# Challenge:
Print verbatim every line starting at the one that contains "Does [38,16] or [32,74] appear farther?" and ending at the final line of the records; include both endpoints.

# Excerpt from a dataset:
################

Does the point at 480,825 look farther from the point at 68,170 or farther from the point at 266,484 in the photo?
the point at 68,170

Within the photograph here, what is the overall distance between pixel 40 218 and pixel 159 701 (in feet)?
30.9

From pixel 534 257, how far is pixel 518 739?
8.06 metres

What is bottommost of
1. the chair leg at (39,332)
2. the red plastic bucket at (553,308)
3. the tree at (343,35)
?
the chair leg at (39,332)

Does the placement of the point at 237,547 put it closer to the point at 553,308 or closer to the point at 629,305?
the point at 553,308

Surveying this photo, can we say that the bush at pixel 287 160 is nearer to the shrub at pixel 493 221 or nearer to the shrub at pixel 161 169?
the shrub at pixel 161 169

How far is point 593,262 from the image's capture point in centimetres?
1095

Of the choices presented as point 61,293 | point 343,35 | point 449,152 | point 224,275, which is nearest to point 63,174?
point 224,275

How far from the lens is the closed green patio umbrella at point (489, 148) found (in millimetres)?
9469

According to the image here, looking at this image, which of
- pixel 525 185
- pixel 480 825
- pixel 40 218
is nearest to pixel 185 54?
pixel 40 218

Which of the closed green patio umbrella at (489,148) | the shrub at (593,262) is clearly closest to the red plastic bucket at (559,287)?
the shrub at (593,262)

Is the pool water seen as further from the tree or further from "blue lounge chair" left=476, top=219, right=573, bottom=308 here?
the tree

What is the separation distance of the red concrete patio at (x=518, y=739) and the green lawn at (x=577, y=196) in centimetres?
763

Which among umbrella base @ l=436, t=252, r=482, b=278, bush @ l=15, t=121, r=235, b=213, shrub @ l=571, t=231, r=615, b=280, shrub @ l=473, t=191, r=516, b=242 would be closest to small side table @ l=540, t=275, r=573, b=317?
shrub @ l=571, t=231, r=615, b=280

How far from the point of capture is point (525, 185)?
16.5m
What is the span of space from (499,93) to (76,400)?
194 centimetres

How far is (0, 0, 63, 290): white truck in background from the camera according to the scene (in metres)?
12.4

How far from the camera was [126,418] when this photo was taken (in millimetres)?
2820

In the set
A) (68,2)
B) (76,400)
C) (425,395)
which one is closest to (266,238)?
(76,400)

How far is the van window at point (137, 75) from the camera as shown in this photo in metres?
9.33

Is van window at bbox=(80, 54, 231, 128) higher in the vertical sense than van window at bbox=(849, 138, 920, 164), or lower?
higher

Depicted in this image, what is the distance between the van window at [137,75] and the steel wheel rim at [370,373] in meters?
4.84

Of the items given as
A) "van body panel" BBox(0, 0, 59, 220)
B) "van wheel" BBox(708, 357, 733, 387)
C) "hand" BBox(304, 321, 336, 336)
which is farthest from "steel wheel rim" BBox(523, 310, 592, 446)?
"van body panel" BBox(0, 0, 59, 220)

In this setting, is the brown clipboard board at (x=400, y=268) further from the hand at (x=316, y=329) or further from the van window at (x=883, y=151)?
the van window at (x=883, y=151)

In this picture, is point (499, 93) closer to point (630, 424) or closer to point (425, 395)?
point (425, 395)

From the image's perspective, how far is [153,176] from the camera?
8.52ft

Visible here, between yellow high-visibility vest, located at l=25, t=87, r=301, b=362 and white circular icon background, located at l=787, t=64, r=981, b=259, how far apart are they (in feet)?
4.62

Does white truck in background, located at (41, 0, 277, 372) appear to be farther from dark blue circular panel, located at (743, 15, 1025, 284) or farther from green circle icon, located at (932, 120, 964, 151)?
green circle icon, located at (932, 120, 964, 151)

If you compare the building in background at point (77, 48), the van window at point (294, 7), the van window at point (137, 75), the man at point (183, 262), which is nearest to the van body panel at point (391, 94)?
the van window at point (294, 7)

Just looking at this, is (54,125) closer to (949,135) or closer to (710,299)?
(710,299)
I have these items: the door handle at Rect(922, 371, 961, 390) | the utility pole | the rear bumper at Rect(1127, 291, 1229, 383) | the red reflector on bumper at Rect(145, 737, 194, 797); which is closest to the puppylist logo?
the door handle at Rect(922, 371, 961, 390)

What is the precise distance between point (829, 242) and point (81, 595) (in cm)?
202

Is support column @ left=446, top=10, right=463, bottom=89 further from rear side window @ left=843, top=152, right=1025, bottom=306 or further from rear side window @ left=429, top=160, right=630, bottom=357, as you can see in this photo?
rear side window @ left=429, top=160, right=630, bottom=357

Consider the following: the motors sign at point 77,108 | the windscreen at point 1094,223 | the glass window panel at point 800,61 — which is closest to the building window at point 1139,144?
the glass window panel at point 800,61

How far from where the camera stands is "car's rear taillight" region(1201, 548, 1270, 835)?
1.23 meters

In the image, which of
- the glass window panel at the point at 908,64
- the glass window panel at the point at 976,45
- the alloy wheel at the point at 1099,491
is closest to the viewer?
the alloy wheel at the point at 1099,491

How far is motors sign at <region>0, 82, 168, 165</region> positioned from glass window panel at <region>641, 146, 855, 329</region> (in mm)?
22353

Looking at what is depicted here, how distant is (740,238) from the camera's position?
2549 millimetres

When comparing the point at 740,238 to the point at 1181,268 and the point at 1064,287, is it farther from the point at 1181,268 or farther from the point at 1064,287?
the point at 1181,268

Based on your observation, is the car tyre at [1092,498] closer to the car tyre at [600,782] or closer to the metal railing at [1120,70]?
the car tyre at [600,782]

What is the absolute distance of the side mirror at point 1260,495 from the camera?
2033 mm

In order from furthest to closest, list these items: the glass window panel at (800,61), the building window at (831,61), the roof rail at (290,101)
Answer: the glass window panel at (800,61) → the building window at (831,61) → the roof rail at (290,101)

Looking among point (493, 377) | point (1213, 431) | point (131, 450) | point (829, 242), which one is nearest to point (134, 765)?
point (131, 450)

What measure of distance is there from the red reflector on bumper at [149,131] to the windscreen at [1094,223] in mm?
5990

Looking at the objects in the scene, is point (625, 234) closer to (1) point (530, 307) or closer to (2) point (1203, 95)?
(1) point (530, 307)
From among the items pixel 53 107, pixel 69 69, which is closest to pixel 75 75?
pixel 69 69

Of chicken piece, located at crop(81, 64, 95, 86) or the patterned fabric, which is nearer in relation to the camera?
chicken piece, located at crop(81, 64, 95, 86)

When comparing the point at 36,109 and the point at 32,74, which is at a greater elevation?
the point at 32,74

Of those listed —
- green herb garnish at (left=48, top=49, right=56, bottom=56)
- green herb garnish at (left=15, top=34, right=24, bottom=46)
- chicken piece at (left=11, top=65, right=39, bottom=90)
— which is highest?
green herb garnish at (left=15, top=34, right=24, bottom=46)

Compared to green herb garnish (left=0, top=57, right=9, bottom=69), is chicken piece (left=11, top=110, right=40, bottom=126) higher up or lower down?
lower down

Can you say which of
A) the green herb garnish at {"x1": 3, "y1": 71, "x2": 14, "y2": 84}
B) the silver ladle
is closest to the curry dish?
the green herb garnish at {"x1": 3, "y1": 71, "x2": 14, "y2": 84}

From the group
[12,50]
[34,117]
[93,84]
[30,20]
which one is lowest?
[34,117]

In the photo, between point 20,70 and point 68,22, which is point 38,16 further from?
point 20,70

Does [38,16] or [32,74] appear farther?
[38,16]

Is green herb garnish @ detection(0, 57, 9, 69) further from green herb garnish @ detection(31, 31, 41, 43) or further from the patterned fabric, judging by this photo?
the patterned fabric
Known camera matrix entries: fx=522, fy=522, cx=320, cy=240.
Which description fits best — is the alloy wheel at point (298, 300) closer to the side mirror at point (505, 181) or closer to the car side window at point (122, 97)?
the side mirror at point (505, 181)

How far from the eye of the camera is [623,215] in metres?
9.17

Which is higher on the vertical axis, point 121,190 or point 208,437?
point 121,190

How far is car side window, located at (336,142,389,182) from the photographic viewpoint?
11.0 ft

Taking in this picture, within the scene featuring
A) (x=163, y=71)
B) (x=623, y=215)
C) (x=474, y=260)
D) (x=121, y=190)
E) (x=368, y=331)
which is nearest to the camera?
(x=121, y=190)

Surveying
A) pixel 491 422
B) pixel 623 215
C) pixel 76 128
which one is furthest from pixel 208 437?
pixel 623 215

################

# Response:
Does [38,16] or [32,74] appear farther?
[38,16]

Is green herb garnish @ detection(0, 57, 9, 69) further from green herb garnish @ detection(31, 31, 41, 43) or further from the patterned fabric, judging by this photo?
the patterned fabric
Known camera matrix entries: fx=522, fy=522, cx=320, cy=240.
Which description fits best — is the alloy wheel at point (298, 300) closer to the side mirror at point (505, 181) or closer to the car side window at point (122, 97)?
the side mirror at point (505, 181)

How far from the eye of the camera is [623,215] in metres?
9.17

Which is higher on the vertical axis, point 121,190 or point 208,437?
point 121,190

How far is car side window, located at (336,142,389,182) from the photographic viewpoint?
11.0 ft

Taking in this picture, within the scene featuring
A) (x=163, y=71)
B) (x=623, y=215)
C) (x=474, y=260)
D) (x=121, y=190)
E) (x=368, y=331)
which is nearest to the camera?
(x=121, y=190)

Surveying
A) pixel 491 422
B) pixel 623 215
C) pixel 76 128
which one is furthest from pixel 208 437?
pixel 623 215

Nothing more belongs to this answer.